# Entrées affichées:
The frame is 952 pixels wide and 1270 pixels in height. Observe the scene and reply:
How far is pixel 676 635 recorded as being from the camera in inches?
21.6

==

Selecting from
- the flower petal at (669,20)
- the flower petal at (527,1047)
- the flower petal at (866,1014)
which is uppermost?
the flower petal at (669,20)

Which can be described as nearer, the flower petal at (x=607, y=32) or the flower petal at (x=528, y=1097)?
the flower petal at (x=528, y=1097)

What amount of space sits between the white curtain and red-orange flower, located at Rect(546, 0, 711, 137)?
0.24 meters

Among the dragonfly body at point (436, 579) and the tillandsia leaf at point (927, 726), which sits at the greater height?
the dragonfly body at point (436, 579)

* * *

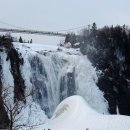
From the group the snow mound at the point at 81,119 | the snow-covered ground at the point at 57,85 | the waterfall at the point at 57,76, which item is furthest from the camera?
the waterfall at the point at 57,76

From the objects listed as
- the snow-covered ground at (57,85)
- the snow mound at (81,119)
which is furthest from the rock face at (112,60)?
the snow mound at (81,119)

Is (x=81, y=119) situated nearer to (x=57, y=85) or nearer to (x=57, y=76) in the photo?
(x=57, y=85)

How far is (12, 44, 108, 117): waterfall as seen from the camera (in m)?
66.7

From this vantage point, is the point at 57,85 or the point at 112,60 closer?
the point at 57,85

# Exercice:
Filtrez les entrées ci-dessus et recopiez chaque ligne qui contient le mot « mound ». La casse compte.

# Réponse:
From the group the snow mound at the point at 81,119 | the snow-covered ground at the point at 57,85 | the waterfall at the point at 57,76, which item is furthest from the camera?
- the snow mound at (81,119)
the snow mound at (81,119)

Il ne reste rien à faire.